En tout cas, on peut ben passer pour une bande de chialeux pour une grande partie du canada anglophone…

25 01 10

Voilà, ça y est.

Il y a 4 ans exactement, j’envoyais des demandes d’admission dans diverses universités, sans trop savoir où ça me mènerait. Revenue depuis peu d’un exil d’un an là où les kangourous vagabondent, j’étais déterminée à ne pas retomber dans le domaine du multimédia et j’ai décidé, sur un pas pire coup de tête, de me taper les 4 ans nécessaires pour terminer un bacc en enseignement.

Sur le coup, le nombre d’années d’études qui m’attendaient m’ont un peu donné le vertige, et j’étais loin d’être sûre que ma bougeotte pourrait se calmer assez longtemps pour obtenir un autre diplôme, mais bon, je me disais qu’au moins j’aurais essayé.

Puis la première session a commencé, et a filé comme l’éclair. J’ai rencontré des gens extraordinaires, qui rendaient la routine plus facile à avaler. C’est à peine si j’ai vu passer la 2e session, puis la 2e année.

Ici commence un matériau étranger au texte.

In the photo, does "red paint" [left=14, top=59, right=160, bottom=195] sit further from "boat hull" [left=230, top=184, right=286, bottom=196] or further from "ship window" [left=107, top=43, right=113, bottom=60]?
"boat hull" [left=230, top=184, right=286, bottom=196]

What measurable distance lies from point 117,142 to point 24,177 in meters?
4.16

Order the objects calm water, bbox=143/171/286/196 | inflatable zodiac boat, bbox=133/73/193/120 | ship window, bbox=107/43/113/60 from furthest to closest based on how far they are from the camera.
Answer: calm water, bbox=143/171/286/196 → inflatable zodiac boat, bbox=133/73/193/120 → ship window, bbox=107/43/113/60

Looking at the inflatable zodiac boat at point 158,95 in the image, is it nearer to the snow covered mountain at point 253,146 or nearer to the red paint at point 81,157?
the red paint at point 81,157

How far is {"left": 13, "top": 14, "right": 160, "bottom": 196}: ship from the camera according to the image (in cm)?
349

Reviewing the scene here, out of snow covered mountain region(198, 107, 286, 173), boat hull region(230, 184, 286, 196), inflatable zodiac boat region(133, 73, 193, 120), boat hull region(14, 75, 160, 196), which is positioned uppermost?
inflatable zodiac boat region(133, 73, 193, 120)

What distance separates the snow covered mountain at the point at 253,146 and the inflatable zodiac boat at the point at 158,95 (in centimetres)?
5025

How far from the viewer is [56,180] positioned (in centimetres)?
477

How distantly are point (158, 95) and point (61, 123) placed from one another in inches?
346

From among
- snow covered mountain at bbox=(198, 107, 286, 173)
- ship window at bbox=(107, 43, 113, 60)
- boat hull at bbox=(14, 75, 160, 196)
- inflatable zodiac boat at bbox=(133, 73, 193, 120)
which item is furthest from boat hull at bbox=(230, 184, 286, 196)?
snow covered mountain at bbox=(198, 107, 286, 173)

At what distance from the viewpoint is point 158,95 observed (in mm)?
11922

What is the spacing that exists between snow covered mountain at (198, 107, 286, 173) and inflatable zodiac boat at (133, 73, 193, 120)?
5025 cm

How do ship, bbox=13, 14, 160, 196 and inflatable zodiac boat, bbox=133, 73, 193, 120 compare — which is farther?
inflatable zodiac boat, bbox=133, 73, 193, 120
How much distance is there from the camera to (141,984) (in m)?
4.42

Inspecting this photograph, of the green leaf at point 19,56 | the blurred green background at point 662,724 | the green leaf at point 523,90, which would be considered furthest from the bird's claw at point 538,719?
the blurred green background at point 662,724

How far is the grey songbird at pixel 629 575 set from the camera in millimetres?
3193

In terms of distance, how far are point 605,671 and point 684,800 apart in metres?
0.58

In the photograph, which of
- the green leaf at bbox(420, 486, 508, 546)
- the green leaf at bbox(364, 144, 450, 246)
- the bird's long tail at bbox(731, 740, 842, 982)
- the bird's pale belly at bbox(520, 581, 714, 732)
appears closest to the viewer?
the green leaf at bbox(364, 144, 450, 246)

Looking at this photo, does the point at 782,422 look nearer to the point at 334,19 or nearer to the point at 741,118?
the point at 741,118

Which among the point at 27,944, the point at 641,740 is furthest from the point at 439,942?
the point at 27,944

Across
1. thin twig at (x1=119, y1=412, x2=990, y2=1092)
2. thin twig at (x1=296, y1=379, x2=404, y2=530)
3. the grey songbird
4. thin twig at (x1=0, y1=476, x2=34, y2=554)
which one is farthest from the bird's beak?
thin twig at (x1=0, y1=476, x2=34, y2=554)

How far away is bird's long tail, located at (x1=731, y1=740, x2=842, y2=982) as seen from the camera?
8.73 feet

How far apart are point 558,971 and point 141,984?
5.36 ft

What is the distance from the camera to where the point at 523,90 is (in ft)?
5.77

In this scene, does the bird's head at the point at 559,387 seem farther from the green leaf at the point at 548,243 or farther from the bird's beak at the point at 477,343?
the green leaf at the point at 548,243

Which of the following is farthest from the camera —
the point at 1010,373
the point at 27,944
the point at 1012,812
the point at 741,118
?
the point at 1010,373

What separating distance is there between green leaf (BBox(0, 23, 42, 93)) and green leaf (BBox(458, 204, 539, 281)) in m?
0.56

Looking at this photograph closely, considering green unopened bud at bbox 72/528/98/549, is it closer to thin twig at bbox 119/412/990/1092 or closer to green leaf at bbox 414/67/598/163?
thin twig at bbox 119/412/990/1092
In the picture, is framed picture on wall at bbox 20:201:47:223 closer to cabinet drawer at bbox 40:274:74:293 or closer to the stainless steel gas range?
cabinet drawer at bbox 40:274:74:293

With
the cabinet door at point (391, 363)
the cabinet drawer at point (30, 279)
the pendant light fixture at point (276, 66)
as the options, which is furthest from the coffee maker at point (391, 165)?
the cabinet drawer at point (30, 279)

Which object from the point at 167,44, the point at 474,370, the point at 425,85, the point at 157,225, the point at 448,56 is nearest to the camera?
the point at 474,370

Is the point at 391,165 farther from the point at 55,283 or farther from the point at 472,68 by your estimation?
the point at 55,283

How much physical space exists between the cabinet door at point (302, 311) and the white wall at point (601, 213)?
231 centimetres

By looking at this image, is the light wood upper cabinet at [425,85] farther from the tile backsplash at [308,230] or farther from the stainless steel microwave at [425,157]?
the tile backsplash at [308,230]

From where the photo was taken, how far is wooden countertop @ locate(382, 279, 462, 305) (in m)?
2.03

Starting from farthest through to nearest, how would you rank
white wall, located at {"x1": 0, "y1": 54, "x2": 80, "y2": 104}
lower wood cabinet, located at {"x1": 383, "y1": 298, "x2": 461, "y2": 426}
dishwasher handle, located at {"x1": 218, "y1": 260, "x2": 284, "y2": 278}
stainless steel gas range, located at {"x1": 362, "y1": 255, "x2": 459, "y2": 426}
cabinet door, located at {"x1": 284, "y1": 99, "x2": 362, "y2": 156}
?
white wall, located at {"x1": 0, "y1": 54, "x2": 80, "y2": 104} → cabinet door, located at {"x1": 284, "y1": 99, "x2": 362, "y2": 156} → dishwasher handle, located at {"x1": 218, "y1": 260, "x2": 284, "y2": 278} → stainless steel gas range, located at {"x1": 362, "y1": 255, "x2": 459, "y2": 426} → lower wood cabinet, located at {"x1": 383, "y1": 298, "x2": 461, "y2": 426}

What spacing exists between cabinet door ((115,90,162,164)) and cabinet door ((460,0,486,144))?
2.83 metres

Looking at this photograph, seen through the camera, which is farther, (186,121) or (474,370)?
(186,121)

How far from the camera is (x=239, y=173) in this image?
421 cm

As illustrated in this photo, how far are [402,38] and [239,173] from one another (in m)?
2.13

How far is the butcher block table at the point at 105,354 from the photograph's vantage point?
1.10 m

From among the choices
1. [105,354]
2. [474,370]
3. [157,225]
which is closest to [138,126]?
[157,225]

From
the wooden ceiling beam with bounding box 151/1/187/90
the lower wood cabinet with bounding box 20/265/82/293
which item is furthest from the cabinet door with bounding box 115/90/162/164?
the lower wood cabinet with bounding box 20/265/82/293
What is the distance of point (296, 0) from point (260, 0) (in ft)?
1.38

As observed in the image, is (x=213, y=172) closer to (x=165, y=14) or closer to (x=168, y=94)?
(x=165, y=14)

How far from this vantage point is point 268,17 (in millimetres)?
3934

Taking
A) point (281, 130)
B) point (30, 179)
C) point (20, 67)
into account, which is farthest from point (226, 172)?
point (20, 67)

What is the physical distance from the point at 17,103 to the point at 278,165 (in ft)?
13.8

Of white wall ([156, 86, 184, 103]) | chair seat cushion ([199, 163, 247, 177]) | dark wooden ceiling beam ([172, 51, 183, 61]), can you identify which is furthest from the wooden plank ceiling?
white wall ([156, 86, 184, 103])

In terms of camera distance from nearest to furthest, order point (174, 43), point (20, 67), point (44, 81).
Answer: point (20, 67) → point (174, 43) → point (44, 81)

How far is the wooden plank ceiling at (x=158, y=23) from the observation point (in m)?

Et puis me voilà, prête à faire le grand saut dans le monde de l’enseignement. Mon dernier cours a pris fin vendredi dernier, j’entamerai donc mon 4e et dernier stage demain matin. Classe d’accueil, d’est p’tits poux de 6-8 ans, des amours venus de tous les coins de la planètes pour aboutir devant moi, les yeux avides de découvertes.

Suis-je prête?
Bah, rendu ici, on s’en fout, on saute.

Edit : la photo, on ne peut plus appropriée, date de ce jour où j’ai eu une idée un peu cinglée.